### Source document ###

Mahmood Ahmad Ghazi (13 September 1950 – 26 September 2010) was a Pakistani jurist and scholar of Islamic Studies, shariah and fiqh. He was a professor at the International Islamic University, Islamabad, judge at the Federal Shariat Court and Federal Minister for Religious Affairs in Pakistan. He completed his dars-e-nizami at the age of 16 and later obtained a PhD in Islamic Studies from Punjab University. He was fluent in Urdu, English, Arabic, Persian, Turkish and French. He authored numerous works in Urdu and English, and translated Persian poetry Payam-e-Mashriq of Muhammad Iqbal into Arabic.

### Exercise data ###

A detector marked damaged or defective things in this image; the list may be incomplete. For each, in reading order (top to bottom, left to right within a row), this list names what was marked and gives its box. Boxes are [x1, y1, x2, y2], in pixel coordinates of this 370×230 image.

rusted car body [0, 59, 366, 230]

###
### Exercise data ###

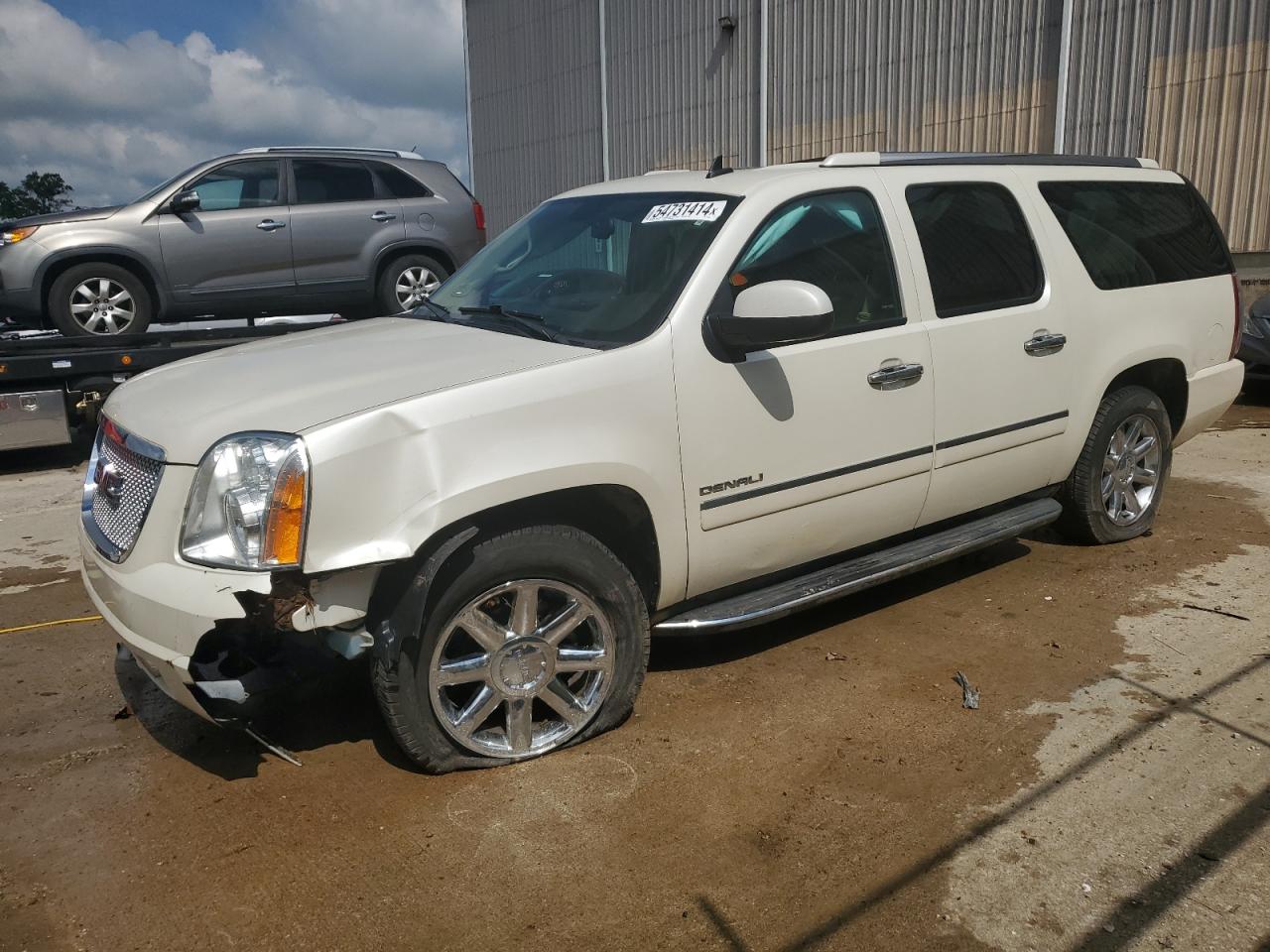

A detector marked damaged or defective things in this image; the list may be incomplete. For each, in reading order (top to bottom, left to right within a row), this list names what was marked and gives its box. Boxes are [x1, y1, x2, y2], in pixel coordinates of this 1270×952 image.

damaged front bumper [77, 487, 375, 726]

###
### Exercise data ###

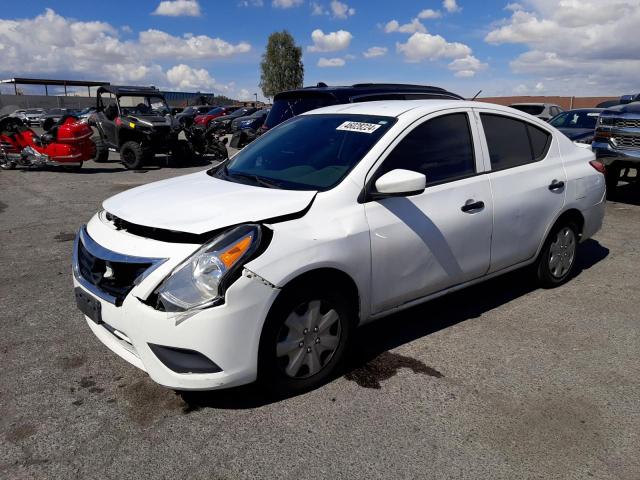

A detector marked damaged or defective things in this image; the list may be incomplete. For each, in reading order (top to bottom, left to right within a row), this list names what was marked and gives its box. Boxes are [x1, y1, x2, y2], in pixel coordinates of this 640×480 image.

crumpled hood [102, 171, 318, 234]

###

Required work ▸ Repeat the biography of Mahmood Ahmad Ghazi from the top of the page word for word, from its first sentence to its last.

Result of the exercise ▸
Mahmood Ahmad Ghazi (13 September 1950 – 26 September 2010) was a Pakistani jurist and scholar of Islamic Studies, shariah and fiqh. He was a professor at the International Islamic University, Islamabad, judge at the Federal Shariat Court and Federal Minister for Religious Affairs in Pakistan. He completed his dars-e-nizami at the age of 16 and later obtained a PhD in Islamic Studies from Punjab University. He was fluent in Urdu, English, Arabic, Persian, Turkish and French. He authored numerous works in Urdu and English, and translated Persian poetry Payam-e-Mashriq of Muhammad Iqbal into Arabic.